Numerical example of the elasto-static solutions in the linear elasticity framework: displacement values $u_i$ as a function of the $i$-th DoF at all substeps (a) and a graphical representation of them by highlighting the attachment/detachment of the prolegs depicted through brown triangles (b). At the fifth step, the caterpillar achieves its final position, thus translating each DoF of ${\displaystyle \tilde{\Delta }\simeq 1.45\times {10}^{-3}\mathrm{m},\text{being instead}{\mathrm{l}}_0=2.0\times {10}^{-3}\mathrm{m},\alpha =0.01,{\mathrm{u}}_{\mathrm{y}}={\mathrm{l}}_0/1.5=1.33\times {10}^{-3}\mathrm{m},\text{and }{\mathrm{k}}_1=5\mathrm{N}{\mathrm{m}}^{-1}}$.

Figure 11.

Elasto-static solutions of the caterpillar locomotion varying $\alpha$: displacement values $u_i$ as a function of the $i$-th DoF at all substeps. For all the plots these parameters are fixed: ${\displaystyle \tilde{\Delta }\simeq 1.45\times {10}^{-3}\mathrm{m},{\mathrm{l}}_0=2.0\times {10}^{-3}\mathrm{m}\text{and}{\mathrm{k}}_1=5\mathrm{N}{\mathrm{m}}^{-1}}$. The displacement threshold $u_y$ is modulated in order to keep invariant the triggering ${\displaystyle \tilde{\Delta }}$ calculated as made explicit in (3.5), therefore, the following parameters are assumed: ${\displaystyle \alpha =0.05,u_y\simeq 1.0e-3\mathrm{m}(\text{a}),\alpha =0.1,u_y\simeq 8.1e-4\mathrm{m}(\text{b}),\alpha =1,u_y\simeq 2.1e-4\mathrm{m}(\text{c}),\alpha =10,u_y\simeq 2.8e-5\mathrm{m}(\text{d})}$.

Figure 12.

Discrete dynamic lumped masses model adopted for modelling caterpillar locomotion and accounting for the viscosity of the cuticle/muscle tissue through linear dashpots, whose damping coefficient is appointed as $c$, placed in parallel to inter-masses springs, thus obtaining several Kelvin-Voigt (K-V) links in series (b).
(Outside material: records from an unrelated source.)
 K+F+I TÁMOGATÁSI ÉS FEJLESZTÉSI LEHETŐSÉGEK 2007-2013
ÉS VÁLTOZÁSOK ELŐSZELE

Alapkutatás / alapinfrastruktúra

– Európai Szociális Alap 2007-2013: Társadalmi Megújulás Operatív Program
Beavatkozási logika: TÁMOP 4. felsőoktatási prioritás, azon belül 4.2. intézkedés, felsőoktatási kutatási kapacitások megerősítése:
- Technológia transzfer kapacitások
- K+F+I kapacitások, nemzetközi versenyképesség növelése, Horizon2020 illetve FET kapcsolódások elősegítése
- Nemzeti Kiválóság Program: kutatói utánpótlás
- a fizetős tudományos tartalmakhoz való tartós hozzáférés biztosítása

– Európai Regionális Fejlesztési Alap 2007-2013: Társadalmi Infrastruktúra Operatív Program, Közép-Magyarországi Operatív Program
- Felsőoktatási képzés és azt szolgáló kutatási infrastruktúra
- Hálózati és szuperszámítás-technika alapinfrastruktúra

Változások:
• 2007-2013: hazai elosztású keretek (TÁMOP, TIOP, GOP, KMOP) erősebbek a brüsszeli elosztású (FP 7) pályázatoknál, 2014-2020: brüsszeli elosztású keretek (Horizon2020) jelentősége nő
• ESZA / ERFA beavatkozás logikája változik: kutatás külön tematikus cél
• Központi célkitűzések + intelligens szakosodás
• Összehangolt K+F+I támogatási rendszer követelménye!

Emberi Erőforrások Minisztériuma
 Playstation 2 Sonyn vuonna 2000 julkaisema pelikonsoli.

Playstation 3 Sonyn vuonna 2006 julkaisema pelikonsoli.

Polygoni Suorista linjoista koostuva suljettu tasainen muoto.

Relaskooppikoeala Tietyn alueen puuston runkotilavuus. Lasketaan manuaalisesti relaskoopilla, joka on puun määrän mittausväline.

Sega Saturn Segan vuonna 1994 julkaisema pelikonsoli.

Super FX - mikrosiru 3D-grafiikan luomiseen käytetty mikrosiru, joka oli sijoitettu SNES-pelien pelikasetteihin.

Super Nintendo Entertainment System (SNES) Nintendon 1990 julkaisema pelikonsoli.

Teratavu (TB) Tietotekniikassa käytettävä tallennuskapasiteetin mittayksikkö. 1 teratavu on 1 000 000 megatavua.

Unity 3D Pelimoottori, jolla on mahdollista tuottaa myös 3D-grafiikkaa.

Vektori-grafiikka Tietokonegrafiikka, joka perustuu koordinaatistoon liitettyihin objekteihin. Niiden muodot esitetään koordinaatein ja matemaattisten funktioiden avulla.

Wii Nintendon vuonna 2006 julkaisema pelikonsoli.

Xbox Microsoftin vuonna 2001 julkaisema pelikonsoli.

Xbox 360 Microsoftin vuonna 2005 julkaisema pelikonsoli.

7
Winkler-like springs are still considered for modulating the caterpillar-substrate interaction.

Figure 13.

By assuming the following set of parameters ${\displaystyle m=1\times {10}^{-4}\mathrm{k}\mathrm{g},{\mathrm{l}}_0=2\times {10}^{-3}\mathrm{m},{\mathit{u}}_{\mathit{y}}=1.33\times {10}^{-3}\mathrm{m},{\mathrm{k}}_1=5\mathrm{N}{\mathrm{m}}^{-1},\alpha =0.01,\tilde{\Delta }=1.45\times {10}^{-3}\mathrm{m}}$ and $\xi =5$, comparison among dynamic analyses, elasto-static solutions and experimental data: (a) displacement histories $u_2(t)$ and $u_{12}(t)$ compared with the corresponding solutions of the elasto-static problem and experimental data of the displacement of the ${\displaystyle 2^{\mathrm{n}\mathrm{d}}}$ and ${\displaystyle {12}^{\mathrm{t}\mathrm{h}}}$ body segment at the end of the first crawl-substep, (b) velocity histories of the same selected DoFs, being $\tau$, for both plots, the duration of the transient phase.